Would you reproduce, word for word, only the lines running from the top of the data through the line containing "vídeos y material", and none of the pictures?

◆ Stored items from a collection ◆
# # # # #

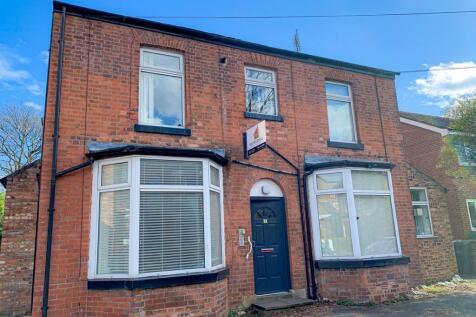 Cresswell Grove, West Didsbury, M20. Studio flat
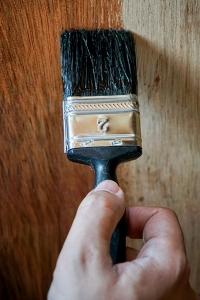 houten plafond verven met houtlak
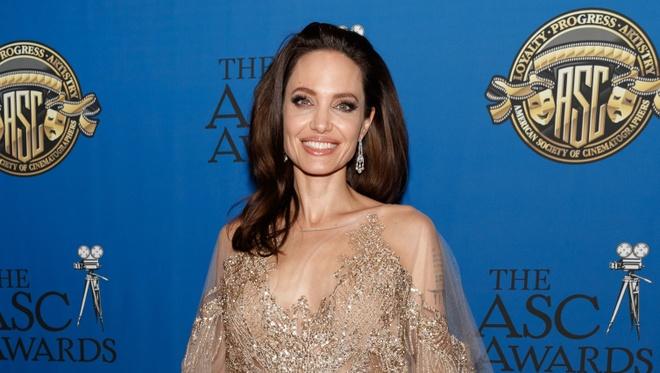 Angelina Jolie thay doi nhu the nao sau 4 nam chia tay Brad Pitt? hinh anh 9 angelina_jolie.jpg
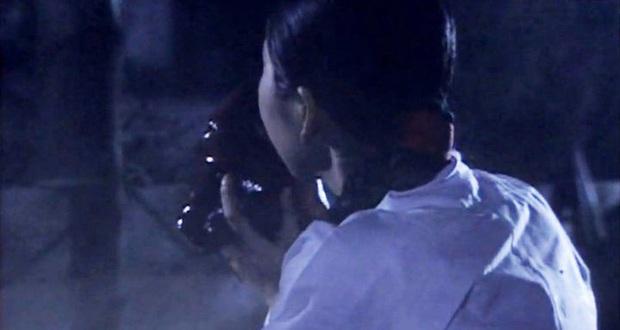 Sợ hãi trước 4 cảnh ăn động vật sống thật 100% ở phim Hàn: Nhai rắn nguyên con chưa bằng ăn cả tô giun đất - Ảnh 4.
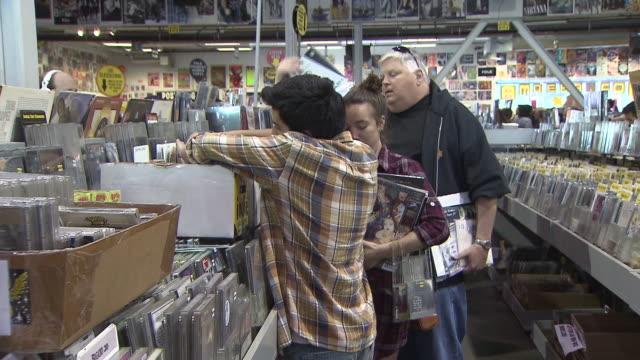 vídeos y material grabado en eventos de stock de ktla hollywood los angeles ca us record store day people buying records at amoeba on friday april 19 2019 - animal microscópico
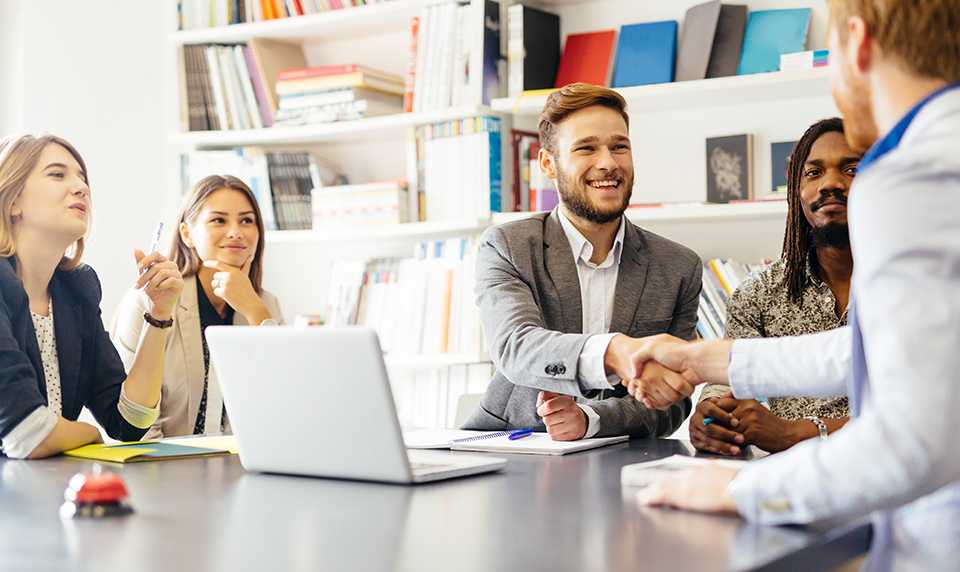 5 Top Advantages Of Having A Business Administration Degree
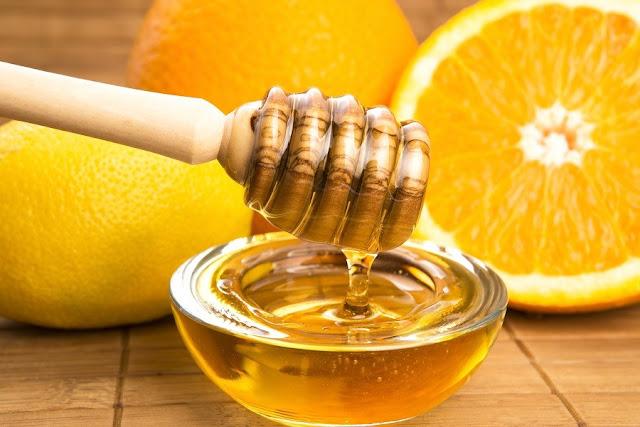 خلطات الليمون السريعة لتفتيح الركب والمرافق الداكنة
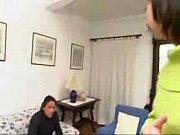 Порно видео огромный член рвет узкую щель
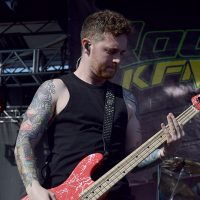 kd-19-band-asking-alexandria-34.jpg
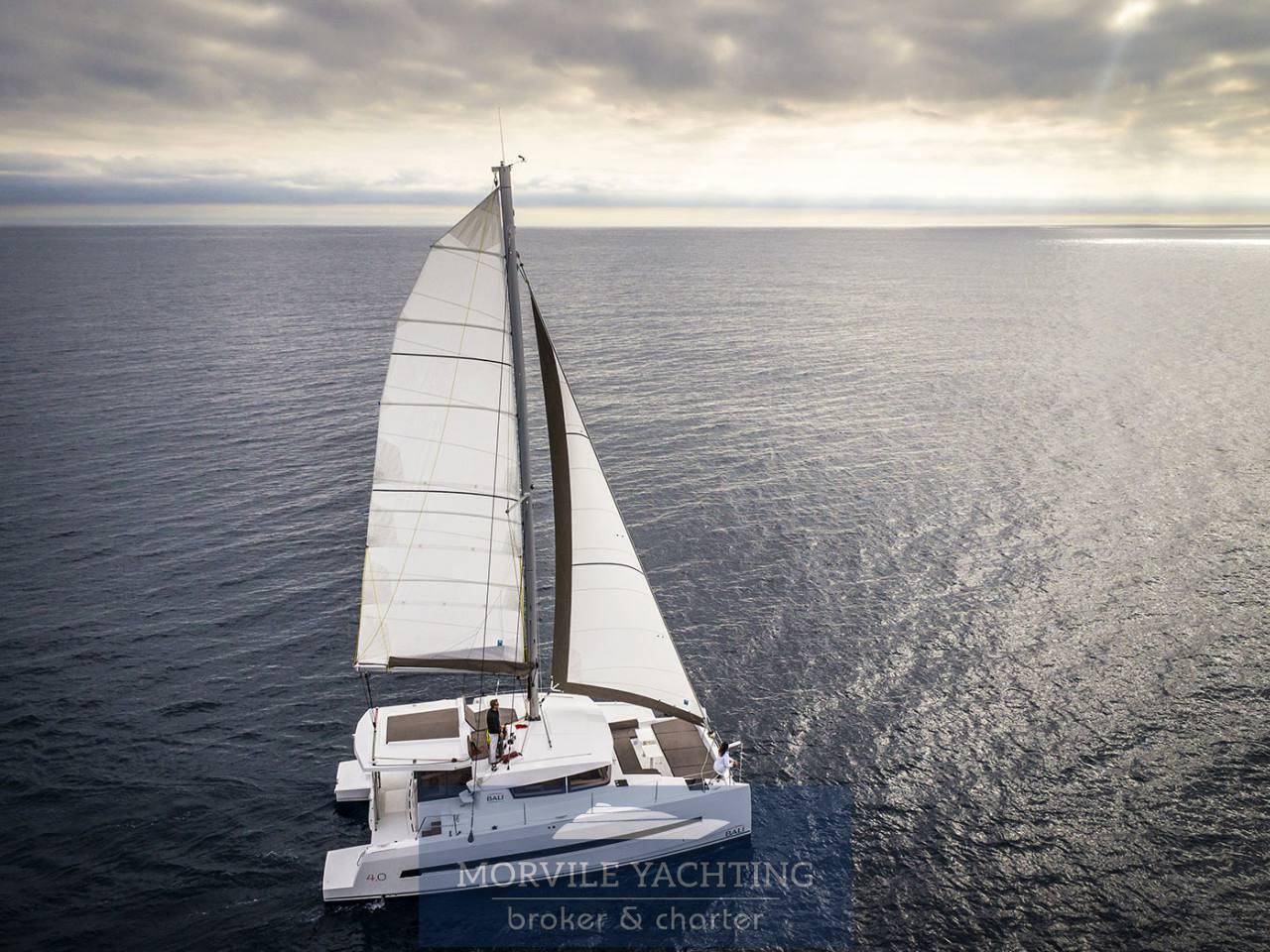 Bali 4.1 Catamarano Barca a motore charter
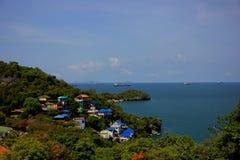 Aldeia piscatória do mar em Koh Si Chang imagem de stock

# # # # #

◆ WRITTEN REPLY ◆
 Cresswell Grove, West Didsbury, M20. Studio flat
 houten plafond verven met houtlak
 Angelina Jolie thay doi nhu the nao sau 4 nam chia tay Brad Pitt? hinh anh 9 angelina_jolie.jpg
 Sợ hãi trước 4 cảnh ăn động vật sống thật 100% ở phim Hàn: Nhai rắn nguyên con chưa bằng ăn cả tô giun đất - Ảnh 4.
 vídeos y material grabado en eventos de stock de ktla hollywood los angeles ca us record store day people buying records at amoeba on friday april 19 2019 - animal microscópico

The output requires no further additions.